▶ [Instruction a]: Which lines of the entries contain the word "poolside"? Pick out each one and copy it in full, treating case as significant.

▶ [Excerpted passage]:
((

Fred Zhang comments on Approaching Human-Level Forecasting with Language Models

Fred Zhang 2 Mar 2024 7:12 UTC
4 points
0
We will be updating the paper with log scores.
I think human forecasters collaborating with their AI counterparts (in an assistance / debate setup) is a super interesting future direction. I imagine the strongest possible system we can build today will be of this sort. This related work explored this direction with some positive results.
is the better performance of the LM forecasts due to disagreeing about direction, or mostly due to marginally better calibration?
Definitely both. But more coming from the fact that the models don’t like to say extreme values (like, <5%), even when the evidence suggests so. This doesn’t necessarily hurt calibration, though, since calibration only cares about the error within each bin of the predicted probabilities.
This will result in a lot of very low probability forecasts, since it’s likely that only A or B occurs, especially closer to the resolution date.
Yes, so we didn’t do all of the multiple choice questions, only those that are already splitted into binary questions by the platforms. For example, if you query Metaculus API, some multiple choice questions are broken down into binary subquestions (each with their own community predictions etc). Our dataset is not dominated by such multiple-choice-turned-binary questions.

))

▶ [Instruction b]: Can you set down the whole forum comment on language-model forecasting, word for word?

[Entries on spatial positioning]
((

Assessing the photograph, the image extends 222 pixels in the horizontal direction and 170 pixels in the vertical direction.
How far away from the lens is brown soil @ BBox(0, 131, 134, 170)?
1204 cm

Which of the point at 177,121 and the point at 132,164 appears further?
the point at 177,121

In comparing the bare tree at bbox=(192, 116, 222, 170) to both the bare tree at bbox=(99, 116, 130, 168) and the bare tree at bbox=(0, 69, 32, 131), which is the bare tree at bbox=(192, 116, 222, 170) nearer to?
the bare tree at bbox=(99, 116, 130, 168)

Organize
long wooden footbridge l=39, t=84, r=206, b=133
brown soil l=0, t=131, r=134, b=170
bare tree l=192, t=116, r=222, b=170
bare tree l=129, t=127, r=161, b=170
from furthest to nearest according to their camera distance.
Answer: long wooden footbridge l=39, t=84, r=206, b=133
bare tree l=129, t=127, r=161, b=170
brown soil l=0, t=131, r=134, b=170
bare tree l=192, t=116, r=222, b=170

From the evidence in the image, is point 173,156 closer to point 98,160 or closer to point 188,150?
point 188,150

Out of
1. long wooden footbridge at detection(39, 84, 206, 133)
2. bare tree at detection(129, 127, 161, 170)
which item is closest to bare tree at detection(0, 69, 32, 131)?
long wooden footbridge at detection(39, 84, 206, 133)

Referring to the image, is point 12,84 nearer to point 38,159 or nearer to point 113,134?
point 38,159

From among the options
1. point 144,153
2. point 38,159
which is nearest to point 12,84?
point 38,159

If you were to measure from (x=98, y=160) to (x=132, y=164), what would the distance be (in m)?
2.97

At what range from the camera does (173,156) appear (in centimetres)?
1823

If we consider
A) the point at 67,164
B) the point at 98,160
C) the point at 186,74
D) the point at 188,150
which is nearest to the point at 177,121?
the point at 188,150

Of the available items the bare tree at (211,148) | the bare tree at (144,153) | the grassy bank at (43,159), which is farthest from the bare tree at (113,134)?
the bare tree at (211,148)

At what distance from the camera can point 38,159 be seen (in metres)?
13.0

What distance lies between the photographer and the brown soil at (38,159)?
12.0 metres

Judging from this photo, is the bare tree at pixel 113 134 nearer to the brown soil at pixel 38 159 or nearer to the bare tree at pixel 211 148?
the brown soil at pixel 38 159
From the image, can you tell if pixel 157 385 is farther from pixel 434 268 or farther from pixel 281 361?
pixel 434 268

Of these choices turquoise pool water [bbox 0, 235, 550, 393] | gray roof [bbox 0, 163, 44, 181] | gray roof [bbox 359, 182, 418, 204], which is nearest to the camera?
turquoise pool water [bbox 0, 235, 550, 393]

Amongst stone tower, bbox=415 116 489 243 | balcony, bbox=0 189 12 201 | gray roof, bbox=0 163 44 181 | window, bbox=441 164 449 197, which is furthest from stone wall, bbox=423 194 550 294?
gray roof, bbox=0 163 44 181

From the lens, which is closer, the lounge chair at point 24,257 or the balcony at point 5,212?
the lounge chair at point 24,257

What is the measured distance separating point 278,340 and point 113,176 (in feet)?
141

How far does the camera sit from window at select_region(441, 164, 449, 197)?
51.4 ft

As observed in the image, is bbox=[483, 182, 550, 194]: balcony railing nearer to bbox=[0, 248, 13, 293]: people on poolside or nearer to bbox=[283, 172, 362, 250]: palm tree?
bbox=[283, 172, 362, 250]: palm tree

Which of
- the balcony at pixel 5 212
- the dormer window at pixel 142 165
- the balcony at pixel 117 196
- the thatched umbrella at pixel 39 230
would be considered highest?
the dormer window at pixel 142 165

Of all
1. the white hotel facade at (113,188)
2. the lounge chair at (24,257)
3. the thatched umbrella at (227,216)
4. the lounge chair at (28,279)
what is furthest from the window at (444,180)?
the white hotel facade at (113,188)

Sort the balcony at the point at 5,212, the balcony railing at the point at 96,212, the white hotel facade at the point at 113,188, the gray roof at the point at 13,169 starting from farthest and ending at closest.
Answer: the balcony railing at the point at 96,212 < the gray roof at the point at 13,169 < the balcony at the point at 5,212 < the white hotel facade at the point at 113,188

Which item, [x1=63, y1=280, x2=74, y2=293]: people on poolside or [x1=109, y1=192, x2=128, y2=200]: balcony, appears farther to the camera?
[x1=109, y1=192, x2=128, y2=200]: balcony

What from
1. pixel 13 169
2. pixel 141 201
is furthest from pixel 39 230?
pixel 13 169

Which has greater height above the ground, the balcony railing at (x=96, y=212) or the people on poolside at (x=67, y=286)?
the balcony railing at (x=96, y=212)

))

▶ [Expected output a]:
As observed in the image, is bbox=[483, 182, 550, 194]: balcony railing nearer to bbox=[0, 248, 13, 293]: people on poolside or nearer to bbox=[283, 172, 362, 250]: palm tree?
Which item, [x1=63, y1=280, x2=74, y2=293]: people on poolside or [x1=109, y1=192, x2=128, y2=200]: balcony, appears farther to the camera?
Which has greater height above the ground, the balcony railing at (x=96, y=212) or the people on poolside at (x=67, y=286)?

▶ [Expected output b]:
Fred Zhang comments on Approaching Human-Level Forecasting with Language Models

Fred Zhang 2 Mar 2024 7:12 UTC
4 points
0
We will be updating the paper with log scores.
I think human forecasters collaborating with their AI counterparts (in an assistance / debate setup) is a super interesting future direction. I imagine the strongest possible system we can build today will be of this sort. This related work explored this direction with some positive results.
is the better performance of the LM forecasts due to disagreeing about direction, or mostly due to marginally better calibration?
Definitely both. But more coming from the fact that the models don’t like to say extreme values (like, <5%), even when the evidence suggests so. This doesn’t necessarily hurt calibration, though, since calibration only cares about the error within each bin of the predicted probabilities.
This will result in a lot of very low probability forecasts, since it’s likely that only A or B occurs, especially closer to the resolution date.
Yes, so we didn’t do all of the multiple choice questions, only those that are already splitted into binary questions by the platforms. For example, if you query Metaculus API, some multiple choice questions are broken down into binary subquestions (each with their own community predictions etc). Our dataset is not dominated by such multiple-choice-turned-binary questions.